> _Exercise objective_: Reproduce word for word everything in the hockey passage below, from "In his homily, Monsignor" down to "of Red Kelly.".

** begin Passage to read **

St. Louis returned to the Stanley Cup final in 1969 and 1970. Like their experience in 1968, the Blues were swept by Montreal in '69, and swept by the Boston Bruins in 1970. Game 4 on May 10, 1970, at Boston Garden, will always be remembered for Bobby Orr's overtime Cup-winning goal, and the iconic photograph that captured the moment.

Tonight, St. Louis will once again battle Boston in the 2019 final, and hope they can chase away the Stanley Cup blues.

Monday, May 13, 2019


On the day of Red Kelly's Funeral Mass, the morning started with a heavy rain, but by the time family, friends and teammates arrived at Holy Rosary Church in Toronto, the rain had stopped. It was fitting for a man who brought sunshine to those he knew.

As the draped casket made its way up the main aisle, Red Kelly was surrounded one last time by six of his former teammates - Frank Mahovlich, Bob Baun, Dick Duff, Ron Ellis, Dave Keon, Ed Shack - who served as honourary pallbearers.

In his homily, Monsignor Robert Nusca told a wonderful story of when Kelly's statue on Legends Row at Scotiabank Arena (previously known as the Air Canada Centre) was about to be unveiled. The Monsignor lightheartedly asked Kelly if the statue could come to the parish and be on display. Kelly responded, "No, no, no Father!" Not giving up, Monsignor Nusca asked, if they could bring candles and place them around the statue. Kelly gave the same reply, "No, no, no Father!"

Once the laughter inside the church subsided, Monsignor Nusca got to the heart of the story. Red Kelly, a soft-spoken and humble man, wasn't going to allow a statue of himself to be placed on the grounds of his house of worship or agree to candles being placed around it.

Since his passing on May 2, 2019, the flood gates have opened on memories of Red Kelly.

The first thing that hit me was Kelly died on the 52nd anniversary of his eighth and final Stanley Cup. On May 2, 1967, the Toronto Maple Leafs defeated Montreal in game 6 to capture the Cup. About a week prior to the anniversary, I watched a tape of game 6 for a story I was writing on who scored the game-winning goal - Jim Pappin or Pete Stemkowski?

** end Passage to read **
** begin Data excerpt **

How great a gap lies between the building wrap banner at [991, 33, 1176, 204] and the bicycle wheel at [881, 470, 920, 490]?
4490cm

** end Data excerpt **

> _Solution for this task_:
In his homily, Monsignor Robert Nusca told a wonderful story of when Kelly's statue on Legends Row at Scotiabank Arena (previously known as the Air Canada Centre) was about to be unveiled. The Monsignor lightheartedly asked Kelly if the statue could come to the parish and be on display. Kelly responded, "No, no, no Father!" Not giving up, Monsignor Nusca asked, if they could bring candles and place them around the statue. Kelly gave the same reply, "No, no, no Father!"

Once the laughter inside the church subsided, Monsignor Nusca got to the heart of the story. Red Kelly, a soft-spoken and humble man, wasn't going to allow a statue of himself to be placed on the grounds of his house of worship or agree to candles being placed around it.

Since his passing on May 2, 2019, the flood gates have opened on memories of Red Kelly.